Der alte Herr nahm aus der inneren Brusttasche seines langen schwarzen Ueberrocks ein versiegeltes Packet. Clärchen löste das Siegel und nahm von den Blättern, die es enthielt, einige, die von einem andern Format waren. Sie rollte diese Blätter mit einer gewissen ängstlichen Hast zusammen und barg sie in der Tasche ihres Kleides.
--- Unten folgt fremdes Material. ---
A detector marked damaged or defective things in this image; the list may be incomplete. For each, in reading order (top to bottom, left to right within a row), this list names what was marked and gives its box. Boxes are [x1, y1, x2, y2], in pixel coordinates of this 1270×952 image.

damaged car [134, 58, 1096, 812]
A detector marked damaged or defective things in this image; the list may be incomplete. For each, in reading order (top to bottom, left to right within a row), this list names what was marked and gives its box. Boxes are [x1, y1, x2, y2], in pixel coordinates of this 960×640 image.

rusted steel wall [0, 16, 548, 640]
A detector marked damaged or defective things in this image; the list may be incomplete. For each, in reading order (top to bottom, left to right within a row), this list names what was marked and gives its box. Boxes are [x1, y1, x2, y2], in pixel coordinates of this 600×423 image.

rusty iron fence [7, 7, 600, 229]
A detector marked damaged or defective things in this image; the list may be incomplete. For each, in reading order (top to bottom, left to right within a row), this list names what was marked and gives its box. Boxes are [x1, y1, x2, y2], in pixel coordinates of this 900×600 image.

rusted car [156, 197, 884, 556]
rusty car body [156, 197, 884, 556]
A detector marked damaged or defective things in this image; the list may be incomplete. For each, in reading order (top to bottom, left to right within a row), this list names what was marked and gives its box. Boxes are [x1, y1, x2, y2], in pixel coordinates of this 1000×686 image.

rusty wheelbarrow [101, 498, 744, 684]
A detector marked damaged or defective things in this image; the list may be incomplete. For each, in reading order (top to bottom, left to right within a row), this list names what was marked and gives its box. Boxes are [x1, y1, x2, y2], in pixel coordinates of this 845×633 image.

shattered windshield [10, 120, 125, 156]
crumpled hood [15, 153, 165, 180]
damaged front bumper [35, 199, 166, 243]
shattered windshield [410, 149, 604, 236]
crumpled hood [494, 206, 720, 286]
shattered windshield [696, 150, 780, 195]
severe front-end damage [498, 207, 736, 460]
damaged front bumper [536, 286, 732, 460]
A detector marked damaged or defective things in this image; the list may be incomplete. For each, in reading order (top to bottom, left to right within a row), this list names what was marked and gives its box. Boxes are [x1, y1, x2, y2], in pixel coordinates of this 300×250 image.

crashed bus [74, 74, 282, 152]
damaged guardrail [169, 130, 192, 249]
Dann versuchte sie, den alten Mann, der sie mit einer ernsten und bekümmerten Miene betrachtete, anzulächeln, wandte sich dann schnell, um die hervorbrechenden Thränen nicht sehen zu lassen und eilte dem Hause zu.

Herr Ambrosius schüttelte den Kopf, summte und brummte in höchst bedenklicher Weise, trat summend und brummend aus dem Pförtchen seines Gartens auf die Dorfstraße, und schlug die Richtung nach dem benachbarten Rheinfelden ein.